◆ Textausschnitt ◆
Die Alpine A290 ist der erste Schritt hin zur Elektromobilität der französischen Performance-Marke. Ganz, ganz wichtig: Auf gar keinen Fall darf man bei der A290 auch nur im Entferntesten an die A110 denken. Die beiden Autos sind so weit weg, wie sie nur sein können. Also, Blick nach vorn gerichtet. Vor uns steht ein hübscher, aufgebrezelter und sportlicher Kleinwagen aus Frankreich. Die A290 wäre prädestiniert, um den Renault Clio R.S., den es seit Jahren nicht mehr gibt, zu beerben. Schliesslich ist die A290 auch keine Eigenentwicklung, sondern ein gepimpter Renault R5, der Vergleich zum Clio R.S. liegt also nahe. Spoiler: Leider ist dem nicht so. Die neue, kleine Alpine ist ein cooles und witziges Gefährt, aber die Petrolheads lässt das Auto kalt. Wenn ich ganz hart sein will: Eine verpasste Chance für Alpine.
Wieso gleich so dramatisch! Nun, weil schnelle Autos aus Frankreich seit jeher einen hervorragenden Ruf geniessen und die Fangemeinde entsprechend gross ist. Renault Sport, das ist ein Begriff und die Franzosen machten in der Vergangenheit keine halben Sachen. Vor allem die Trophy-Modelle waren ein Genuss und lehrten der Konkurrenz das Fürchten. Ihr Geheimrezept: kompromisslose Sportlichkeit. Definitiv keine Autos für Warmduscher, aber die Performance hatte es in sich. Hatte, denn Renault Sport ist auch weitgehend Geschichte, zumindest was Strassenmodelle betrifft.

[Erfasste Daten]
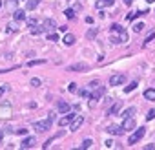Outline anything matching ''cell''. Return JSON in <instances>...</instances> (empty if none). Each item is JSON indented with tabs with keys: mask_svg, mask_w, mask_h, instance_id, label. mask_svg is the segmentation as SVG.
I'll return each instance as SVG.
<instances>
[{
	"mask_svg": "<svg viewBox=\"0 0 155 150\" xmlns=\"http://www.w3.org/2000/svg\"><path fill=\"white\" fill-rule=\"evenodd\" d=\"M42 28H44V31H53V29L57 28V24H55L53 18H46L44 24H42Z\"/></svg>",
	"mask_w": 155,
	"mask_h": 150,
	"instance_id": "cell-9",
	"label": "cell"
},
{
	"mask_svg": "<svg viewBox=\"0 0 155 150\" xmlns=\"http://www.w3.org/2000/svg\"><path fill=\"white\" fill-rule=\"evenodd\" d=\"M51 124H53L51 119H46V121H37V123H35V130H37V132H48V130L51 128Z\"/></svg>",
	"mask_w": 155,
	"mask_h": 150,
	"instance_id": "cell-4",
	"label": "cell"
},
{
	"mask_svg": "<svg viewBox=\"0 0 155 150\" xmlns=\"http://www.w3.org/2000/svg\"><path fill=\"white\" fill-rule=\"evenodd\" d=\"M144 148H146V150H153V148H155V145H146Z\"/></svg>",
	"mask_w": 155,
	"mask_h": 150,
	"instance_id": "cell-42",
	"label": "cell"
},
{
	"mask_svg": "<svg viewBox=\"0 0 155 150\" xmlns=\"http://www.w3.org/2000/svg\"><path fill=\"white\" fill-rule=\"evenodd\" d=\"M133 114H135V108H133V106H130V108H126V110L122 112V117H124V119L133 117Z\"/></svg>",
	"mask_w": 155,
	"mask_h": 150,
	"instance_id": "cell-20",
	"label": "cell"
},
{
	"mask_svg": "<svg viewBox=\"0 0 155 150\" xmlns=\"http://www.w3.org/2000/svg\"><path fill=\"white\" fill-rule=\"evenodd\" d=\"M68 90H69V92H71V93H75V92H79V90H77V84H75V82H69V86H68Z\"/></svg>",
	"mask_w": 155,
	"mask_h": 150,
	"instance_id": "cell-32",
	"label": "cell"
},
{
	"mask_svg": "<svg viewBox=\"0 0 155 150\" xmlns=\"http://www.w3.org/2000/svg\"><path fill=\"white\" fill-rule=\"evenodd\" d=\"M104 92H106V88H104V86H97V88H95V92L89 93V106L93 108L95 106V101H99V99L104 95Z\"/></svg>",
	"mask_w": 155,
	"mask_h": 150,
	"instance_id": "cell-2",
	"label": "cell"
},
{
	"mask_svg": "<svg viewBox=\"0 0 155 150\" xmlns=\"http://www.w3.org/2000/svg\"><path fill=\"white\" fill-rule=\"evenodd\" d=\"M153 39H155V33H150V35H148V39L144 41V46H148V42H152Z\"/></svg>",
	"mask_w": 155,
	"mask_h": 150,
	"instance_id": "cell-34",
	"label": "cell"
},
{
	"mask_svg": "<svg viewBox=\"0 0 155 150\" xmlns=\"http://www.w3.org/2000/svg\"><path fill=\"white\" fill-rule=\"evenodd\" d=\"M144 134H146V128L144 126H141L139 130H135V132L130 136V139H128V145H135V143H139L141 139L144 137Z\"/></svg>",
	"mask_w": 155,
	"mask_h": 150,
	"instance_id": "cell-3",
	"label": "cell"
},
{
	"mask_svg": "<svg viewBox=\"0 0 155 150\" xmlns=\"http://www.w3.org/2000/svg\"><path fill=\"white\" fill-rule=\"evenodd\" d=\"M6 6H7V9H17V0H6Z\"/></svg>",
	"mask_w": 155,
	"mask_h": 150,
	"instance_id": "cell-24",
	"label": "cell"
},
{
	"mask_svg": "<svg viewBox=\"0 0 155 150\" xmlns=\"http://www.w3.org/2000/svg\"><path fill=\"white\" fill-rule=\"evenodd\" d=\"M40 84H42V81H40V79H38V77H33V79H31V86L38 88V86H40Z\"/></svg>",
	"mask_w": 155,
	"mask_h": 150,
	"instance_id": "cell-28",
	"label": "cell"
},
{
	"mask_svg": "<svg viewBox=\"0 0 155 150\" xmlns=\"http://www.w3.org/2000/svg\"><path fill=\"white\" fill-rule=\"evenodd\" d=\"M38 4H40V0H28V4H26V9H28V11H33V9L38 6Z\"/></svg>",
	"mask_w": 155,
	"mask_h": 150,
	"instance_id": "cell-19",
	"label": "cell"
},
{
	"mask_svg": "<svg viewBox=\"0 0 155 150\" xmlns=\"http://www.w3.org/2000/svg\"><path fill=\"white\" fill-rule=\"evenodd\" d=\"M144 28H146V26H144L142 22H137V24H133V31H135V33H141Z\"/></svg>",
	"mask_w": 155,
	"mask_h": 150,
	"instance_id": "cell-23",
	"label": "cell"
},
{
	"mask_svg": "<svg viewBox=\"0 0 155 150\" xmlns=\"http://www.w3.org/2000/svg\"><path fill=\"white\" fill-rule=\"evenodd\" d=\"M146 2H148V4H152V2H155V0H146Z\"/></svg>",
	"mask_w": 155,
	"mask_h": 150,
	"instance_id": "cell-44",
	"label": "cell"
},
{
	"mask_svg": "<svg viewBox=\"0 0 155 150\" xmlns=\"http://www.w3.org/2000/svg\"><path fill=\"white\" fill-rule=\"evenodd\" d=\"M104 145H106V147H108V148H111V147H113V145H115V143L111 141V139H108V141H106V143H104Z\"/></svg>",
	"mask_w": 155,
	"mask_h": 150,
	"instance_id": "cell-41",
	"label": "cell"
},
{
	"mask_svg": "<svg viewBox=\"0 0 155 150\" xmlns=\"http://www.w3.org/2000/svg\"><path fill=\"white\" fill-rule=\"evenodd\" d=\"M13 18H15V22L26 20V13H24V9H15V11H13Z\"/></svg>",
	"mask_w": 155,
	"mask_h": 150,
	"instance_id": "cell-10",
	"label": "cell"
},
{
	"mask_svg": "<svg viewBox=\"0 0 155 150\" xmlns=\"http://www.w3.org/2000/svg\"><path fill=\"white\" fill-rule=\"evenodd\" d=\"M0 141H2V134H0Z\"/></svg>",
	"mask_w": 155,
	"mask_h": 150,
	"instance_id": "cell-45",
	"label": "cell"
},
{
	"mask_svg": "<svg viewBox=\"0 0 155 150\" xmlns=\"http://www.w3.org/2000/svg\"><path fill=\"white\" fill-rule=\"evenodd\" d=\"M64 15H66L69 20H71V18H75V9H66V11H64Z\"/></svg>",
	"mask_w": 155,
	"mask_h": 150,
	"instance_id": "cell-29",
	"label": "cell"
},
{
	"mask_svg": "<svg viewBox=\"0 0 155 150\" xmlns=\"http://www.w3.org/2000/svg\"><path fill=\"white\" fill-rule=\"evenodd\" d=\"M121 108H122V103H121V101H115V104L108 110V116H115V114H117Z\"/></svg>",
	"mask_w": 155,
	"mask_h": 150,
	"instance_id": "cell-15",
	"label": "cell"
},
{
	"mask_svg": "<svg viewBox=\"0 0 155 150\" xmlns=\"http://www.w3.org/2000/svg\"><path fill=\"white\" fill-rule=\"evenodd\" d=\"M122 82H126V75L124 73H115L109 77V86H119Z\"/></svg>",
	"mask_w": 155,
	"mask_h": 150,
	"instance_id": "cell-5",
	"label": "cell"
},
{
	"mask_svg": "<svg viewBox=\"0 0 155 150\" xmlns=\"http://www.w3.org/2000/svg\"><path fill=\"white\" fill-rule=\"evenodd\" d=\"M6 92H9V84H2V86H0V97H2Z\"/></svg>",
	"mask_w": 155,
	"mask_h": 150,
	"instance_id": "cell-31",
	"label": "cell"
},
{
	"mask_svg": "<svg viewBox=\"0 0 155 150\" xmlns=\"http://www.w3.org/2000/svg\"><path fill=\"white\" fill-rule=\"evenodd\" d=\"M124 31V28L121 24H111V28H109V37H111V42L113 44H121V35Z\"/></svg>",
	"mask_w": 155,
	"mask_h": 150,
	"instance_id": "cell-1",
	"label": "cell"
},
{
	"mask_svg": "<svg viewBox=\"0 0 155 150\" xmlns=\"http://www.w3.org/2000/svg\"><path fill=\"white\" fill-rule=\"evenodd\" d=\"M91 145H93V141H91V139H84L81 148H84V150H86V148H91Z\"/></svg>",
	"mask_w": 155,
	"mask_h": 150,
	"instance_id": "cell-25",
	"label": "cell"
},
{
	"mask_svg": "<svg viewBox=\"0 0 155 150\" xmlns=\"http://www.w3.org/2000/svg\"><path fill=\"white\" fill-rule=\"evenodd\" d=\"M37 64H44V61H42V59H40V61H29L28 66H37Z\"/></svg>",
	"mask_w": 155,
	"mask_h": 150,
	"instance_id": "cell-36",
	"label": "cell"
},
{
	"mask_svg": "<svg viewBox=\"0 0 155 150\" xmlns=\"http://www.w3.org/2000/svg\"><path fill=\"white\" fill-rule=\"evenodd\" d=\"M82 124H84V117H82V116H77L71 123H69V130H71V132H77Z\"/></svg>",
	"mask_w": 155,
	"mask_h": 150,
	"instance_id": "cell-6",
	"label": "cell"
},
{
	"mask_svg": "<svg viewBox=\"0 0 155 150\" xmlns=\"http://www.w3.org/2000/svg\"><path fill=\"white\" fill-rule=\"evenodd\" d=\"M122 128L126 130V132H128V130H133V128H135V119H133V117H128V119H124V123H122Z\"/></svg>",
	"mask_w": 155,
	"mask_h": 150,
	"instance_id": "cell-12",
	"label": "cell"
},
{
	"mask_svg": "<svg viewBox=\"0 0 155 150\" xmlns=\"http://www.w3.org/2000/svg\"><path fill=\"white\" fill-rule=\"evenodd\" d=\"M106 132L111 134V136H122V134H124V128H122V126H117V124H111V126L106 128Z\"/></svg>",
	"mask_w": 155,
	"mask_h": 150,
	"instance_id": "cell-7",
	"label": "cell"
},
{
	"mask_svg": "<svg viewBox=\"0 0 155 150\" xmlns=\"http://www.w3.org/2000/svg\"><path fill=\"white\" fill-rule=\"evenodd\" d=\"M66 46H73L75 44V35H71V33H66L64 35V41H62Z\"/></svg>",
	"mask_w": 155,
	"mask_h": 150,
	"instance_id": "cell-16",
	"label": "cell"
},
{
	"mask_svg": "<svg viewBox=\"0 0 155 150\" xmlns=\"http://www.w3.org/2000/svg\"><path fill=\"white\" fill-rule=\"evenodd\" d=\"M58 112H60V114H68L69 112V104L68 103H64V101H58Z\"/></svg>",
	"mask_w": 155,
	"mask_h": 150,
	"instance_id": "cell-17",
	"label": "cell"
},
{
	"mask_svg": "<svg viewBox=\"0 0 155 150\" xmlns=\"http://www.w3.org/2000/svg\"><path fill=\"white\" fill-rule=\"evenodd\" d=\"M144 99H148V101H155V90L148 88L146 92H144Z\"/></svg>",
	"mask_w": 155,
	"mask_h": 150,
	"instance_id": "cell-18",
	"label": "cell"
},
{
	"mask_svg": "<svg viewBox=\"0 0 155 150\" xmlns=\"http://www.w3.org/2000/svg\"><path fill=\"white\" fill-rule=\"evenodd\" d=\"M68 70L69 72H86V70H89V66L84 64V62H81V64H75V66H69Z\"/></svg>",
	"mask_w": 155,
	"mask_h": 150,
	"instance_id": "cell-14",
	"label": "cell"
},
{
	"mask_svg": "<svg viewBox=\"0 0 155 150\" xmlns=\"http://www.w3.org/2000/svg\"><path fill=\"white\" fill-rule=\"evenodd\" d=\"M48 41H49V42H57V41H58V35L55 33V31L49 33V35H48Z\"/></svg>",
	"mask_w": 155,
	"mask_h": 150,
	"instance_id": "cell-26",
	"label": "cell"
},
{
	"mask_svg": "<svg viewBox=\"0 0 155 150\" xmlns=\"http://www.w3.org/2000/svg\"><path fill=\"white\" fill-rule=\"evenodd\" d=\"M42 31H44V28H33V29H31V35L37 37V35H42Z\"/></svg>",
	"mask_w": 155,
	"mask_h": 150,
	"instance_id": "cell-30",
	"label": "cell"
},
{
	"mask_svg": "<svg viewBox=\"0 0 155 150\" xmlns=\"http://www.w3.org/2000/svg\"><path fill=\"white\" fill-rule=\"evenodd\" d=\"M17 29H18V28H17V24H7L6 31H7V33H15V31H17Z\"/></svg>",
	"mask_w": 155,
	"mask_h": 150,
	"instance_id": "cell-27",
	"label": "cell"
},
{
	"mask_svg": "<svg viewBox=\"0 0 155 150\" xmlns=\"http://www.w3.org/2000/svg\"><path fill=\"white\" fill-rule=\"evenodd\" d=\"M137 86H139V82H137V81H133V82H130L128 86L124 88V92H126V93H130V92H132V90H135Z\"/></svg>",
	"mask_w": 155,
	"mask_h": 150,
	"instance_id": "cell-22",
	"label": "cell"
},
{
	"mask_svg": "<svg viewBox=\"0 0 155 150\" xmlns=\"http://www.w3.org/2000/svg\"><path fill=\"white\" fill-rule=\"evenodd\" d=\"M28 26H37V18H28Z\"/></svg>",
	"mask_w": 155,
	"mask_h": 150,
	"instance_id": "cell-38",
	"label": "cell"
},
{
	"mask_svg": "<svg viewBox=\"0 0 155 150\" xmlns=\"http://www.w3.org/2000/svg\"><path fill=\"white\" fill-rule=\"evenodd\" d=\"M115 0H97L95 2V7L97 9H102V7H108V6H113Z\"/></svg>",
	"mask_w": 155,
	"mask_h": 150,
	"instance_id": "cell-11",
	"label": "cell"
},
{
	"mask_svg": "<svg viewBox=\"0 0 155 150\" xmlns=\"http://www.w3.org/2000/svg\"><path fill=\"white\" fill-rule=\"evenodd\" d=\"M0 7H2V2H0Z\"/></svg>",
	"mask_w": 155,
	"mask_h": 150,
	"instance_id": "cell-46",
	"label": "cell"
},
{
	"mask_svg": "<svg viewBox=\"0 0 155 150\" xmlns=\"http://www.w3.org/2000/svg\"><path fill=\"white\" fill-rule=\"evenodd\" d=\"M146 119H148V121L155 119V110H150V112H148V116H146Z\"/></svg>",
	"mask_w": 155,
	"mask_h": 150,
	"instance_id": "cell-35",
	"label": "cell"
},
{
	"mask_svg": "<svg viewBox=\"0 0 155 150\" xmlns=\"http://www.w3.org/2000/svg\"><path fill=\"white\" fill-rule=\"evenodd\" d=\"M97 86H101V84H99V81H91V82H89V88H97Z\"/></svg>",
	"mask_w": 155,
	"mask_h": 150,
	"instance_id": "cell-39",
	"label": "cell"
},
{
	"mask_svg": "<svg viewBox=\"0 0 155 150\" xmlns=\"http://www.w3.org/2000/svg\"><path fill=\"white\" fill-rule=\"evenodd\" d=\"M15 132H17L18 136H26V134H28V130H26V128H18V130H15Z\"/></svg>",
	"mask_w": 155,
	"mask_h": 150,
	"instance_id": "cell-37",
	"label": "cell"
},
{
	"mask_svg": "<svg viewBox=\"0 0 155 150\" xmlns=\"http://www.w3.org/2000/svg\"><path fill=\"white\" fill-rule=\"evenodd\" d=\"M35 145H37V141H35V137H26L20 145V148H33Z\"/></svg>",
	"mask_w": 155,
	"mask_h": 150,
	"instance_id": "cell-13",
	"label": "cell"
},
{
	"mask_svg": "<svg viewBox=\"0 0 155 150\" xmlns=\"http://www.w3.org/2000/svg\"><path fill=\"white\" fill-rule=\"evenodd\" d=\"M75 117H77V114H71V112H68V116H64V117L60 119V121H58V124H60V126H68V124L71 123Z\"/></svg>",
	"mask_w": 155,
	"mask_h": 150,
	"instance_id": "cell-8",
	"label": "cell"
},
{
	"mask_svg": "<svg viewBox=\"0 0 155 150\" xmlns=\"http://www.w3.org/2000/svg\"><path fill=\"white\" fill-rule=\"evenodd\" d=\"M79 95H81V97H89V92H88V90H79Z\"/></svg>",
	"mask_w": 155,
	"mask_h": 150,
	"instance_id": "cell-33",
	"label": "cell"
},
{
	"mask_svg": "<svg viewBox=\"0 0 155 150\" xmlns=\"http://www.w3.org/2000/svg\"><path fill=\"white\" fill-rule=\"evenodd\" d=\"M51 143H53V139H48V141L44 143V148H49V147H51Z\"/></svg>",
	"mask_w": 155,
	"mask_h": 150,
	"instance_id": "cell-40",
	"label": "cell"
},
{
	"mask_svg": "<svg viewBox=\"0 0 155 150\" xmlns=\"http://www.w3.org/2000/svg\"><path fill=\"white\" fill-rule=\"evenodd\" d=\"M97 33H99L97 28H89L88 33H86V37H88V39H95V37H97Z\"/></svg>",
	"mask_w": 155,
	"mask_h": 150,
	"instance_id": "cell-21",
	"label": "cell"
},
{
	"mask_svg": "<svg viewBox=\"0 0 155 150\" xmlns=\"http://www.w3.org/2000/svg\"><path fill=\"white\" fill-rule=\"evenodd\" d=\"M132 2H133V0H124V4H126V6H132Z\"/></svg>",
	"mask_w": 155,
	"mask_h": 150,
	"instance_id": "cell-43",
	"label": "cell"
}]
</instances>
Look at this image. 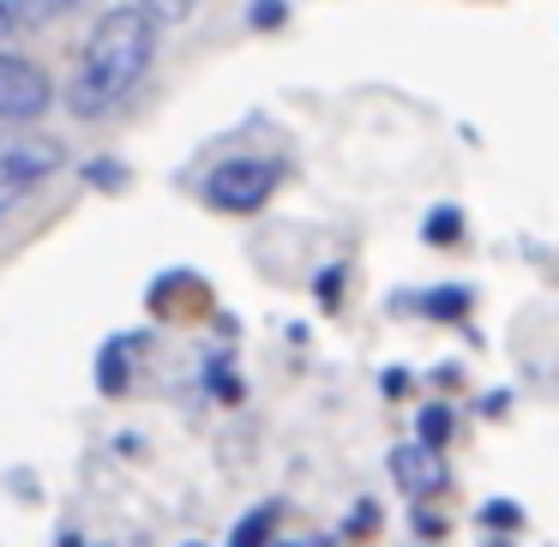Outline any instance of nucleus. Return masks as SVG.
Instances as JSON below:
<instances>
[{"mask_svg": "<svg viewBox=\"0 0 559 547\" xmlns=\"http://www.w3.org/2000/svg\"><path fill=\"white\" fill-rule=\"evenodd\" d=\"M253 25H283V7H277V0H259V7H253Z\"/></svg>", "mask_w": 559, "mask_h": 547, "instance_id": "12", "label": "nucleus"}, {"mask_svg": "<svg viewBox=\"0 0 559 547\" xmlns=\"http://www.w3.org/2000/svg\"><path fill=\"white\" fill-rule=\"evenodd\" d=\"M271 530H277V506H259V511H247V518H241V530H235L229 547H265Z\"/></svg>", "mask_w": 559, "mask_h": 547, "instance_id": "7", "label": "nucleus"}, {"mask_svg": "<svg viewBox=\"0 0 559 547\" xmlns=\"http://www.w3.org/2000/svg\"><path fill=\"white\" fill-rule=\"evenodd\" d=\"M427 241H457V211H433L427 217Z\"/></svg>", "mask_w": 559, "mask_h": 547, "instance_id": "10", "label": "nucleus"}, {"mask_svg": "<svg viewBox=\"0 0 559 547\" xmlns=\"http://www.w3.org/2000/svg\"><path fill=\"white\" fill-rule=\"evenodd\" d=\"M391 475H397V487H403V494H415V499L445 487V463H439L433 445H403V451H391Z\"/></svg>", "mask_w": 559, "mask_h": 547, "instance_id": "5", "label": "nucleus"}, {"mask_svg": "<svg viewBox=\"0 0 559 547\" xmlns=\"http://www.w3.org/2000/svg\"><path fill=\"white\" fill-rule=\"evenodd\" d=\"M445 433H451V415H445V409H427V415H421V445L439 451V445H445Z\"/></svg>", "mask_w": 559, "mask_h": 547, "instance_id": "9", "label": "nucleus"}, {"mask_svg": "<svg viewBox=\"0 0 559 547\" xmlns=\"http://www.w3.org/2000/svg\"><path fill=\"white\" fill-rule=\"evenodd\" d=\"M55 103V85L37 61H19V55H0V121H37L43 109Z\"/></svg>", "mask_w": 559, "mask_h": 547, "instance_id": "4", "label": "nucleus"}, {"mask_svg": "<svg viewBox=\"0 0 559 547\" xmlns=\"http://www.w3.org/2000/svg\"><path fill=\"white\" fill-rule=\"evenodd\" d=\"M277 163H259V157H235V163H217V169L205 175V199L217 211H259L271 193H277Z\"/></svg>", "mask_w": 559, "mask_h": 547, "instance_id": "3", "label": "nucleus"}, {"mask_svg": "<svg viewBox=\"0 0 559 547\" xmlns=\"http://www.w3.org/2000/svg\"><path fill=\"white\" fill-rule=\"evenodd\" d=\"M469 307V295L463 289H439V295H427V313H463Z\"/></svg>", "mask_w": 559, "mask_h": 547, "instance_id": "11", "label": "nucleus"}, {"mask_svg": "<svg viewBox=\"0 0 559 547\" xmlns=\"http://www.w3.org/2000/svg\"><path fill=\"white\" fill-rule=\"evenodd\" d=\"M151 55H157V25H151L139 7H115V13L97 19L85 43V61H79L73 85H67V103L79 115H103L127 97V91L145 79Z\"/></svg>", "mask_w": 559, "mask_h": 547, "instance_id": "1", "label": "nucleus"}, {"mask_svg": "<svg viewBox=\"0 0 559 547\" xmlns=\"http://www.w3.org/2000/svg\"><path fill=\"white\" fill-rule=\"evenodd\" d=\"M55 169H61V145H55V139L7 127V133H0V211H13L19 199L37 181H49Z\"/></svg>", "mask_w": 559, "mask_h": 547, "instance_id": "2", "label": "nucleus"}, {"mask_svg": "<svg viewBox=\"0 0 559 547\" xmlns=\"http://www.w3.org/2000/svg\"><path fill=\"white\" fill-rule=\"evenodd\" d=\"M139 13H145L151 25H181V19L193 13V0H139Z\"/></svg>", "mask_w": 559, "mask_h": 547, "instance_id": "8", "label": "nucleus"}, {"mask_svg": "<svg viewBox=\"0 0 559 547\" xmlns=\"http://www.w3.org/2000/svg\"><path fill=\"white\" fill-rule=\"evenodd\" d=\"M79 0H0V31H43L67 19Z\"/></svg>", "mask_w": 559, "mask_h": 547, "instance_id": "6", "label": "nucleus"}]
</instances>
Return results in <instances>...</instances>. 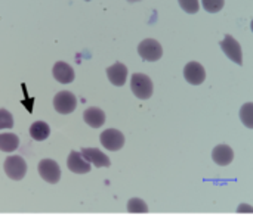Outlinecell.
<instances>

◆ Zu lösende Aufgaben ◆
1. Auf welchem Modell basiert die Alpine A290 laut dem Text über das Auto?
2. Übernimm aus dem Text über die Alpine A290 wortgetreu alles von „Wieso gleich so“ bis hinunter zu „was Strassenmodelle betrifft.“.
3. Schreib den Text über die Alpine A290 dort weiter, wo er aufhört.
Die Zeilen sind eigenständiges Material und gehören nicht zum Text.

◆ Die Lösungen ◆
1. Auf dem Renault R5.

2.
Wieso gleich so dramatisch! Nun, weil schnelle Autos aus Frankreich seit jeher einen hervorragenden Ruf geniessen und die Fangemeinde entsprechend gross ist. Renault Sport, das ist ein Begriff und die Franzosen machten in der Vergangenheit keine halben Sachen. Vor allem die Trophy-Modelle waren ein Genuss und lehrten der Konkurrenz das Fürchten. Ihr Geheimrezept: kompromisslose Sportlichkeit. Definitiv keine Autos für Warmduscher, aber die Performance hatte es in sich. Hatte, denn Renault Sport ist auch weitgehend Geschichte, zumindest was Strassenmodelle betrifft.

3.
Design schürt Erwartungen
Und dann steht sie da: Die Alpine A290. Eine rassige Portion Retro gemischt mit einer ordentlichen Würze Motorsport. Im Vergleich zum normalen Renault R5 mit breiten Backen versehen, die sich aber perfekt in die leicht modifizierte Karosserie einfügen. Dazu X-Scheinwerfer, welche Motorsporttradition wiedergeben – und zwar als Tagfahrlicht sowie klein leuchtend zusätzlich im Abblendlicht implementiert. Liebe zum Detail. Apropos: Wer genauer hinschaut, entdeckt die französische Flagge viermal. Auf der Motorhaube prangt auffällig hinter einem Plexiglasausschnitt das Alpine-Logo. Selbiges findet sich auch auf den Kotflügeln wieder. Das Design ist in meinen Augen ein gelungener Mix aus einer Spur Retro, einer Würze Motorsport, eine grosse Menge Hot Hatch sowie einem letzten Schuss Niedlichkeit.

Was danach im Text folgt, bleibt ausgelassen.